Benzer bir Yargıtay Hukuk Genel Kurul kararı buldum.Burada durum biraz farklı ancak konunun irdeleniş biçimine baktığımızda olayın BK'nın 1007.ve 55.maddeleri çerçevesinde yorumlandığını görüyoruz.Bu şekilde düşünüldüğünde zamanaşımı 1 yıl olacaktır.Ancak ben bu değerlendirmeye katılmıyorum.Zira burada
Yargıtay 4.Hukuk Dairesi'nin E: 2002/14339 <> K: 2002/14717 <> Tarih: 26.12.2002 sayılı kararında da belirtildiği gibi:
Tapu sicilinin tutulmasından doğan zararlardan devletin sorumlu olacağı Yeni Medeni Kanunun 1007. maddesinde düzenleme altına alınmıştır. Ancak devletin sorumluluğundan söz edilebilmesi için tapu sicilinin tutulmasında tapu sicil müdürü ya da memurunun hukuka aykırı bir işleminin ve bununla zararlı sonuç arasında nedensellik bağının varlığı gerekir. Kadastro çalışmaları ve faaliyetleri sırasındaki işlemler tapu sicili tutma kavramı içinde yorumlanamaz. O halde hazine kadastro tespiti sırasında yapılan hatalardan MK.´nun 1007. maddesine göre sorumlu tutulamaz.
Bu nedenle MK'nın 1007.maddesinden yola çıkılamayacağı kanaatindeyim.Konunun resmi görevlilerin haksız fiillerinden ileri geldiği düşünülecek olursa da Anayasa'nın 40/3 maddesi gereği devletin sorumluluğu söz konusu olacaktır ve bu zarar Devletçe tazmin edilecektir. Burada da BK'nunun 55 ve 60.maddeleri olaya uygulanacak ve maddi zararın doğmasına sebep olan işlem tarihinden itibaren (olayımızda tapu iptal ve tescil kararının kesinleşme tarihinden itibaren) 1 yıllık süre içerisinde dava açılabilecektir.
Ancak Yargıtay 1.Hukuk Dairesi'nin 2007/6214 E.-2007/9985 K.Sayılı kararında da belirtildiği gibi :
AHİM tarafından oluşturulan 30.05.2006 Tarih 1262/02 sayılı kararda ifade edildiği üzere bir kişiyi mülkünden yoksun bırakan bir önlemin kamu yararına meşru bir amaç gütmesi gerektiği bu önlem alınırken başvurulan yollar ve gerçekleştirilmesi amaçlanan hedef arasında makul bir oransallık ilişkisi olması gerektiği kişinin kişisel ve haddinden fazla yük taşıma zorunda kalması halinde gerekli dengenin kurulamayacağı açıktır şeklindeki anlatımları ve
Aynı Yargıtay kararında devlet tarafından verilen ,doğru esasa ve geçerli kayda dayalı tapu ile sağlanan mülkiyet hakkına değer verileceği ,devletin verdiği tapunun geçersizliğinin ileri sürülerek ,hiçbir karşılık ödemeksizin iptalinin istemesi ,geçerli kayda dayalı mülkiyet hakkı ile bağdaşmayacağı gibi ,devletin saygınlığını zedeler nitelikte bir tutum olacağı vs.ve en önemlisi :
Tazminatın nedeninin yasa dışı bir işlemden değil hak dengesinin sağlanmasından kaynaklandığı belirtilmiştir.

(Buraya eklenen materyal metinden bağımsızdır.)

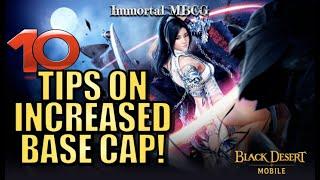 BLACK DESERT MOBILE : 10 TIPS TO PREPARE FOR INCREASED BASE CAP!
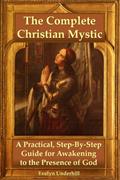 Read The Complete Christian Mystic: A Practical, Step-By-Step Guide for Awakening to the Presence of God, written by Evelyn Underhill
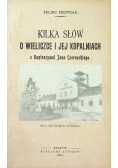 Kilka słów o Wieliczce i jej kopalniach Reprint z 1903 r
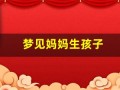 梦见妈妈生孩子(梦见妈妈生孩子孩子死了意味着什么)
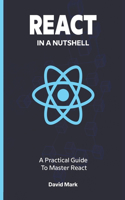 React in a Nutshell: A Practical Guide to Master React(In a Nutshell)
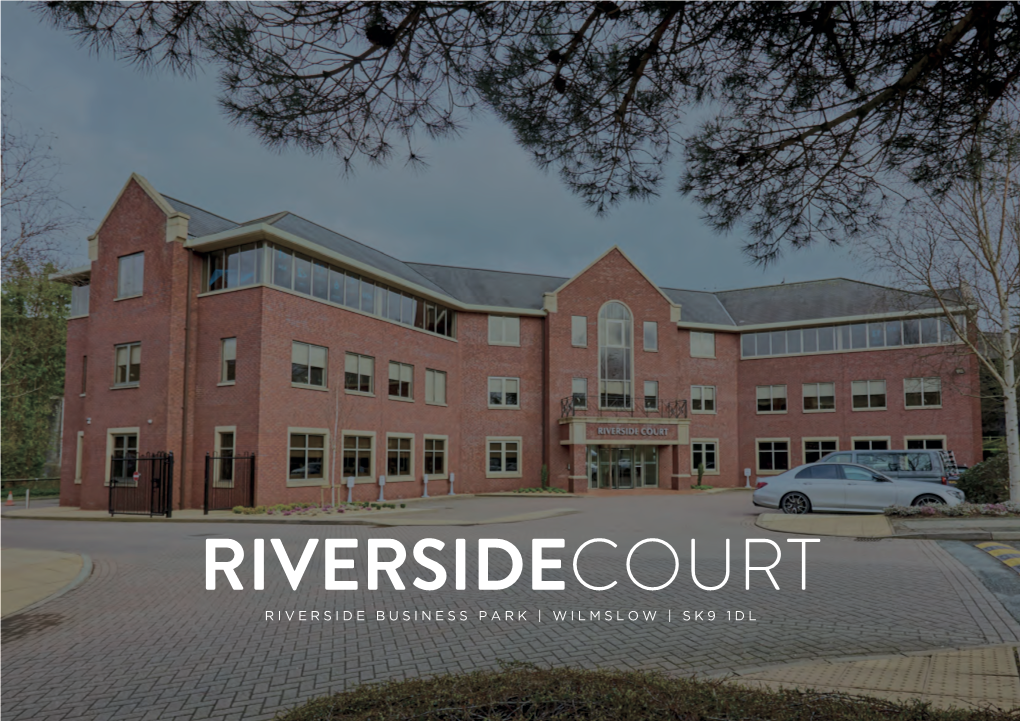 RIVERSIDECOURT RIVERSIDE BUSINESS PARK | WILMSLOW | SK9 1DL a GREAT PLACE to WORK a GREAT PLACE Camerena to PLAY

Dolayısıyla olayda haksız fiile ilişkin hükümlerinin uygulanmayacağının belirtilmiş olduğunu düşünüyorum.Bu halde de mevzuatta bu konuda özel bir hüküm bulunmadığından olaya BK'nın 125.maddesinde öngörülen 10 yıllık zamanaşımının uygulanacağı kanaatindeyim.